┌──

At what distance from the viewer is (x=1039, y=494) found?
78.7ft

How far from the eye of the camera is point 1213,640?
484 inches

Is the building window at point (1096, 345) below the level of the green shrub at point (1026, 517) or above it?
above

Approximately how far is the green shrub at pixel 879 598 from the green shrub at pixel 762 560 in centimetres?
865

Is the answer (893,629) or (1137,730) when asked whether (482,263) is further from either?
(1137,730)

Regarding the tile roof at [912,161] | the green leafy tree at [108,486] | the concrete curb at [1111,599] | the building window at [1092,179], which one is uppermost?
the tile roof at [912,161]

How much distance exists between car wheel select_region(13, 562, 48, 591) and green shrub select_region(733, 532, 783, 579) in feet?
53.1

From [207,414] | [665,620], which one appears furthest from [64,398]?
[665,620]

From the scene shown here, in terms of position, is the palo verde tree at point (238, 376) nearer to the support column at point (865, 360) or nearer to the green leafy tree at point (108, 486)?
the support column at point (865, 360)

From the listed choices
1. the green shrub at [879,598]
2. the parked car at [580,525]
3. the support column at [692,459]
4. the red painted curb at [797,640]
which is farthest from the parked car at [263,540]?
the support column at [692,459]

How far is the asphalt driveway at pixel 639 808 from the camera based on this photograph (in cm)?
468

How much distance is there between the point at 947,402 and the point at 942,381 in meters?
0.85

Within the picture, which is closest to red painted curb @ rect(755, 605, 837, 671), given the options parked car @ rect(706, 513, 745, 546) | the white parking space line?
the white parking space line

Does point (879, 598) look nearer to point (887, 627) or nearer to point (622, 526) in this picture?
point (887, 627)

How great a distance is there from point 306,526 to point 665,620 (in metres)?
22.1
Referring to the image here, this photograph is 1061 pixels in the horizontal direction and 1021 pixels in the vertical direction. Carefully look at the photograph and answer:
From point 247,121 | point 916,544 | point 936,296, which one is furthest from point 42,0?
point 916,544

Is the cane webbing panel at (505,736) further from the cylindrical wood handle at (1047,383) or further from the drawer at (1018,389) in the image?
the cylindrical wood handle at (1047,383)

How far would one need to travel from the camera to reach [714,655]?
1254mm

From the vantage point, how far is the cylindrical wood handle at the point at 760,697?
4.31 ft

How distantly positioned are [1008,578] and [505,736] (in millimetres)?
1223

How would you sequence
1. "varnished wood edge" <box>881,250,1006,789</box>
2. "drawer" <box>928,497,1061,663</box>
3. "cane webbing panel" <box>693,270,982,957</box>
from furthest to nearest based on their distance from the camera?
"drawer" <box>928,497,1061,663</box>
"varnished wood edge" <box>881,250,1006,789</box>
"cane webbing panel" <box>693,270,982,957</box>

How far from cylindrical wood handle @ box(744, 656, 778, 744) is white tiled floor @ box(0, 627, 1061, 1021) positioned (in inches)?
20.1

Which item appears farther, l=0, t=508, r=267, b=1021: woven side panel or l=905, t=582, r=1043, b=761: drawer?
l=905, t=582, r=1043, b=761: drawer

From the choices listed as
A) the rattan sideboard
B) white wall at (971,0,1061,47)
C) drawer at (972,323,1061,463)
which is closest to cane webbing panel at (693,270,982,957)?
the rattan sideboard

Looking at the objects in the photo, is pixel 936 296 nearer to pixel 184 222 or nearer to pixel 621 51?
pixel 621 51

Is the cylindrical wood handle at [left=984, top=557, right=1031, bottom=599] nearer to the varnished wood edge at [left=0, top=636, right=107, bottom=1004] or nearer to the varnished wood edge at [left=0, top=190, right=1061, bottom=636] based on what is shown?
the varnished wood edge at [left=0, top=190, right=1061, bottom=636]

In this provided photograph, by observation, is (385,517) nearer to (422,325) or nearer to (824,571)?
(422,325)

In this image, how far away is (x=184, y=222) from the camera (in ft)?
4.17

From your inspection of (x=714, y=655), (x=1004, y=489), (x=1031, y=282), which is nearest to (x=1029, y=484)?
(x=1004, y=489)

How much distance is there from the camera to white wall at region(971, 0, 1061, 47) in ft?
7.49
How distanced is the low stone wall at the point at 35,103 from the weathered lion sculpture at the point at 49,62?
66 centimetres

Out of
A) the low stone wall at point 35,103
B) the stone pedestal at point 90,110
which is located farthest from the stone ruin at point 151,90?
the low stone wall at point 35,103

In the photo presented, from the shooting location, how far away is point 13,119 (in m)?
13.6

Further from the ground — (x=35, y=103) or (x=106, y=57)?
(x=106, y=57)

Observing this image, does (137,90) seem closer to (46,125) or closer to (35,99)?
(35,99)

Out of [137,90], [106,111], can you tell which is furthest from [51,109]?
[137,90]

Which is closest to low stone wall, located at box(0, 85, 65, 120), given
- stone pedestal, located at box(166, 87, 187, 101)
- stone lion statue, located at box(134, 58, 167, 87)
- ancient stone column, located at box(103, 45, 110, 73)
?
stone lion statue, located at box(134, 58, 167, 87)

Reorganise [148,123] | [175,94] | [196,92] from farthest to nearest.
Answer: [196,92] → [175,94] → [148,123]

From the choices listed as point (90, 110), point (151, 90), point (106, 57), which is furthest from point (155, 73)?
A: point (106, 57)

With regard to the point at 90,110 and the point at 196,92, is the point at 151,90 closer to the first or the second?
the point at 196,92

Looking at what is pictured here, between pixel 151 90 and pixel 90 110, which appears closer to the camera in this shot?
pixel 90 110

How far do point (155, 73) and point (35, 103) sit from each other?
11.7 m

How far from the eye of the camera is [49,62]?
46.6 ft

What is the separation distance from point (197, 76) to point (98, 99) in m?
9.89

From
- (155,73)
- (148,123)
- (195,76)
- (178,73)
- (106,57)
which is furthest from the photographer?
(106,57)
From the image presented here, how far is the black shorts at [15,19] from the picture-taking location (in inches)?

└──

TASK GOAL: Starting with the line that contains "From the choices listed as point" and going on through the end of the data, change "furthest" to "farthest" and leave everything else as it is. Return only those lines.

RESPONSE TO THIS EXERCISE:
From the choices listed as point (90, 110), point (151, 90), point (106, 57), which is farthest from point (155, 73)?
A: point (106, 57)

With regard to the point at 90,110 and the point at 196,92, is the point at 151,90 closer to the first or the second?
the point at 196,92

Looking at what is pictured here, between pixel 151 90 and pixel 90 110, which appears closer to the camera in this shot?
pixel 90 110

How far do point (155, 73) and point (35, 103) sit from each other?
11.7 m

How far from the eye of the camera is [49,62]?
46.6 ft

What is the separation distance from point (197, 76) to point (98, 99) in m?
9.89

From
- (155,73)
- (148,123)
- (195,76)
- (178,73)
- (106,57)
which is farthest from the photographer?
(106,57)
From the image presented here, how far is the black shorts at [15,19] from the picture-taking location (in inches)?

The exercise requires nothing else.